So, this post is meant as a help primarily for this latter group, but also for supervisors who are asked questions about this by students, PhD candidates, post docs and so on, but may not have been as busy keeping themselves up to date on this matter as they nowadays need to be. I'll do two things here, mainly. First, I'll list a few indicators, each of which providing sufficient reason to avoid an online open access journal at all cost, or at least be very, very wary of publishing there or lending it your services in other ways. In effect, several of these apply also to opportunities for being awarded a position on an editorial board, perform peer review work, and so on. Second, I'll cross-post some things from other blogs and provide some useful links that I was made aware of thanks to the response on my last post on this matter from bioethics prof. colleague Leigh Turner on Twitter.

1. Indicators for avoiding an online open access publishing opportunity
  •  The journal has no ISSN number.
  • You receive a generic email asking you to submit an article to the journal (Note: editors working on special issues may sometimes solicit submissions, but in those cases the emails are personal).
  • Colleagues you trust receive said sort of emails
  • The journal has no information about indexing on its website
  • The journal lists Google Scholar as one of the indexes that track it (Google scholar is a useful tool for analysing online impact and availability in a wide sense, but it is not an academic quality indicator for journals – Google Scholar lists just about anything academic-ish to be found online)
  • The journal is not indexed by either any of the discipline-specific indexes you know of (such as "Philosopher's Index" in my case), or by general quality indexes, such as the Web of Knowledge citation indexes (ISI, SSCI, AHCI).
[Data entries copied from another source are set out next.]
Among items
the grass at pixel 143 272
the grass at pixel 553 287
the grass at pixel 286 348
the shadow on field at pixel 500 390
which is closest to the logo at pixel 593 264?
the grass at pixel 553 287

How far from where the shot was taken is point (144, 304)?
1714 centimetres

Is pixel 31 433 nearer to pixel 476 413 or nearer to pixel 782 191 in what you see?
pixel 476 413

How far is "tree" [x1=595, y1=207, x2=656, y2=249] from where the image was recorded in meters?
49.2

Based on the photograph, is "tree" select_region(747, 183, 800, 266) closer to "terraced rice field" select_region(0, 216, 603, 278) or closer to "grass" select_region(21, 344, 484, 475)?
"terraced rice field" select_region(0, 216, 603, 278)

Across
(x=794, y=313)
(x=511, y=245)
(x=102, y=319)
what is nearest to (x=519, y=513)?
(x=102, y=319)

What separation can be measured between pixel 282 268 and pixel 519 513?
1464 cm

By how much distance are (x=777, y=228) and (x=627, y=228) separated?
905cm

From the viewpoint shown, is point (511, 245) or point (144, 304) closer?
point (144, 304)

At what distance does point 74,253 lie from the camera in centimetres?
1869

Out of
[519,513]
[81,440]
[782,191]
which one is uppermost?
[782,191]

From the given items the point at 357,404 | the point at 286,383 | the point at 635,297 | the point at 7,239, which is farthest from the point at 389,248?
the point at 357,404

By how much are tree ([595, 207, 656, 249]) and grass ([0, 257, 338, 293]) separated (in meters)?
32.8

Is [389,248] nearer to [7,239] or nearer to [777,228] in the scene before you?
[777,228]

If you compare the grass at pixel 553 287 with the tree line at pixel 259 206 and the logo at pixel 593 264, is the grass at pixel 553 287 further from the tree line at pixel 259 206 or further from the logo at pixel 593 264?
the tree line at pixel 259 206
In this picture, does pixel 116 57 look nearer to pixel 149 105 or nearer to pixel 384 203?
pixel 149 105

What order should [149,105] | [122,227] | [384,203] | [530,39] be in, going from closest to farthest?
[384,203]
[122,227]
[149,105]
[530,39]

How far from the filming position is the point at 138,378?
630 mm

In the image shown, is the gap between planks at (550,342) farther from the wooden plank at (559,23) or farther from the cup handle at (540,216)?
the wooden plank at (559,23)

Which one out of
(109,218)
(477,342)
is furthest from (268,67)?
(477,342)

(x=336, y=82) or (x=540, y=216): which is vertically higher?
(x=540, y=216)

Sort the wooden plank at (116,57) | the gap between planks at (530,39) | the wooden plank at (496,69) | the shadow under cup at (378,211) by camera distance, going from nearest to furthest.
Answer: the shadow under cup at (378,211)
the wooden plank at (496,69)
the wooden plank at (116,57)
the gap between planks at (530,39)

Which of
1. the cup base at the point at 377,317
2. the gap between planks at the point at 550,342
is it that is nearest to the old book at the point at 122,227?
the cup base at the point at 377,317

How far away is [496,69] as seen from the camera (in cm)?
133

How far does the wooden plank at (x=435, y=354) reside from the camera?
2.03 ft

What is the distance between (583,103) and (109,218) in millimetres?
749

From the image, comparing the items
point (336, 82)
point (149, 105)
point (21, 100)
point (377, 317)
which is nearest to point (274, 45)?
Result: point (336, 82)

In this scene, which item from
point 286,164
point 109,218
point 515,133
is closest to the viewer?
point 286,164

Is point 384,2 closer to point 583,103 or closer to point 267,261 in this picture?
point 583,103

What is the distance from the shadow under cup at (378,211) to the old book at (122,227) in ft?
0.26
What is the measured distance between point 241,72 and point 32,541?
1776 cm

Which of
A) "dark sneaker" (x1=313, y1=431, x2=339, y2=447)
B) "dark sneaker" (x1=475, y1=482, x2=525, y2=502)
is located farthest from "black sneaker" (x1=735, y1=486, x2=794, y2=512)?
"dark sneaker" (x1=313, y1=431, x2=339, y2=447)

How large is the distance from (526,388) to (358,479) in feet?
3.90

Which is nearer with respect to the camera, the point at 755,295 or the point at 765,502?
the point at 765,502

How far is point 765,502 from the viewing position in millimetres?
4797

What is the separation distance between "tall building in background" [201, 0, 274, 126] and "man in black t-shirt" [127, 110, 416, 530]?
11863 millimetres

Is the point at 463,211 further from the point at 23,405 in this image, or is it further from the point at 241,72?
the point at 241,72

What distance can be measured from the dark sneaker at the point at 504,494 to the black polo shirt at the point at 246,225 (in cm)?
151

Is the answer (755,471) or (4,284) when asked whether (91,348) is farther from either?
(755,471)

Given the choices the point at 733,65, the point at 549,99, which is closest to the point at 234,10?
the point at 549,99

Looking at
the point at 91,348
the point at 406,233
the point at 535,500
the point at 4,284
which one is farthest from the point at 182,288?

Note that a very new journal may not yet be indexed, but still be OK, check the other points for assessment in that case!
  • The journal displays statements or signs giving an impression that it is "considered for", "tracked for" or "unofficially" tracked by some index of the type mentioned above.
  • The journal has no actual person as acting or managing editor, or editor-in-chief.
  • The journal promises very fast (1-4 days) peer review and publication process
  • None or very few people on the editorial board are people known to you as respected people in your branch of specialisation and don't appear to be obviously worthy of such respect after an internet search of their publication record
  • You may also perform searches to check how articles published in the journal are being cited outside of this journal and this and other similar publishers. The less external citation, the less credibility.
2. List of Online  Open Access Publishers to Avoid, plus some further facts
So, Leigh sent me a link to this rather amusing post describing how far it may go with the sort of operations we are talking about here: editorial board members on these journals may not even be real people! Perhaps we shouldn't be too surprised, then, that journals such as these have no problem accepting and publishing bogus computer generated gibberish papers (as long as the OA fee is paid) – eventually leading to the resignation of the editor! (thanks Leigh, again!) And here's a blog post on two online open access publishers notorious for spamming. But the pure gold that Leigh sent me was this list, originally posted at the Metadata Blog – here cross-posted in its entirety:

Beall's List of Predatory, Open-Access Publishers
by Jeffrey Beall
2012 Edition

Predatory, open-access publishers are those that unprofessionally exploit the author-pays model of open-access publishing (Gold OA) for their own profit. Typically, these publishers spam professional email lists, broadly soliciting article submissions for the clear purpose of gaining additional income. Operating essentially as vanity presses, these publishers typically have a low article acceptance threshold, with a false-front or non-existent peer review process. Unlike professional publishing operations, whether subscription-based or ethically-sound open access, these predatory publishers add little value to scholarship, pay little attention to digital preservation, and operate using fly-by-night, unsustainable business models.

An asterisk (*) indicates that the publisher is appearing on this list for the first time.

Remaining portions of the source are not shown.